Tool Connectivity: Default to CLI, Use MCP When It Earns Its Place

Two dominant patterns exist for agent-to-system interaction: CLI execution and MCP (Model Context Protocol) servers.

💡 Default Rule
For most internal delivery automation, **CLI should be the default.** Here is why.

The Hidden Cost of MCP as a Default

Every MCP tool injects schema into the model's context — tool descriptions, parameter lists, capability declarations. Across a realistic integration set, MCP schemas can consume 30–40% of the usable context window before any real work begins.

🚨 Context Is Not Free
That overhead compresses the space available for task logic, output, and reasoning. CLIs carry none of it — an agent reads `--help` once and moves on.

Why CLI-First Wins

  • Zero schema overhead — command help is read on demand; nothing sits in context permanently.
  • Native composability — commands chain through pipes exactly as engineers already work.
  • Testability — CLIs slot directly into CI pipelines and return structured output for deterministic assertions.
  • No service layer — no server to deploy, monitor, or maintain for local and CI-scoped tasks.

When MCP Earns Its Place

✅ MCP Is Not Wrong — Just Often Overused
MCP is the right call when: - **Governance and shared tool contracts** outweigh raw efficiency — regulated environments (finance, healthcare) where auditability and compliance are non-negotiable. - Direct CLI access is unavailable in a **distributed or sandboxed environment**.

The Team Decision Rule

💬 Decision Heuristic
Default to CLI. Reach for MCP only when CLI cannot provide the connectivity or governance you need. Either way, capture the execution pattern in a skill so it stays auditable.

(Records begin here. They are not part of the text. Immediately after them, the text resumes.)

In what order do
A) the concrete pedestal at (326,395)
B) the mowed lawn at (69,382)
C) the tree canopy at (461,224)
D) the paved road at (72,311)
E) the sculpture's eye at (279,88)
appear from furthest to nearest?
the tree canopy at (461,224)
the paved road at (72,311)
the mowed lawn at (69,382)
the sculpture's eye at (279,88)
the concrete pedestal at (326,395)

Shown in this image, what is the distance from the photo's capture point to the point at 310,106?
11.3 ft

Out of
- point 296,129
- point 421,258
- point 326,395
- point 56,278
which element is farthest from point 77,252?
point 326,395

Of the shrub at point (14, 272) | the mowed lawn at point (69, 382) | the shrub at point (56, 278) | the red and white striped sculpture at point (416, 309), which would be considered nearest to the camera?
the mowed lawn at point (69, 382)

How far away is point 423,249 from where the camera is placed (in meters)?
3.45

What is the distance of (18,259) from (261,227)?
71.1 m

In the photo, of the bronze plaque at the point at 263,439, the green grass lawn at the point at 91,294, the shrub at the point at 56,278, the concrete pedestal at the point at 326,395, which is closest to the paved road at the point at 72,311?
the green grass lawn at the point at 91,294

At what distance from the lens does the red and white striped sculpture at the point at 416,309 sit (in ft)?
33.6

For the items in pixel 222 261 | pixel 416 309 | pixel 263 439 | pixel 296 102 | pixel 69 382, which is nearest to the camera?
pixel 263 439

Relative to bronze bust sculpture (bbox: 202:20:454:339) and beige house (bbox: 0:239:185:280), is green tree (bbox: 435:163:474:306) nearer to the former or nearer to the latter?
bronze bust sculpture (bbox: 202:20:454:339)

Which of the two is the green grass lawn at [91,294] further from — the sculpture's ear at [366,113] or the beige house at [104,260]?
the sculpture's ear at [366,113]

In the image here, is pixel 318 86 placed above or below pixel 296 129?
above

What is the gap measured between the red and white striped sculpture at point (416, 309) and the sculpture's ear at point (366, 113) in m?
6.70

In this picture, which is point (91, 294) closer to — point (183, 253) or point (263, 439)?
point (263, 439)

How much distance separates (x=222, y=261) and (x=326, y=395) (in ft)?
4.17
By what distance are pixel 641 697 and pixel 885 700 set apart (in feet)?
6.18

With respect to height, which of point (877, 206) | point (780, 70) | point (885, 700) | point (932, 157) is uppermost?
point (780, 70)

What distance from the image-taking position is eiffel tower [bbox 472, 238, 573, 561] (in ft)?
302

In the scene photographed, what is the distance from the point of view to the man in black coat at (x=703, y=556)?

img Figure: CLI execution (left) vs MCP integration (right). CLI is lean and direct; MCP adds a justified protocol layer only when centralized access control or cross-service standardization is required.


Summary

Principle What It Means in Practice
Skills are the unit of quality Consistency comes from documented process, not better prompts
Layers have single responsibilities Agent = identity · Skill = procedure · Tool = reach
Context is a finite resource Prefer execution patterns that spend it on work, not overhead
CLI-first is the team default Simpler, faster, more testable — escalate to MCP only when justified
✅ The Goal
AI that behaves like a reliable team member, not a black box. An SOP-backed skill model is the most direct path to that outcome.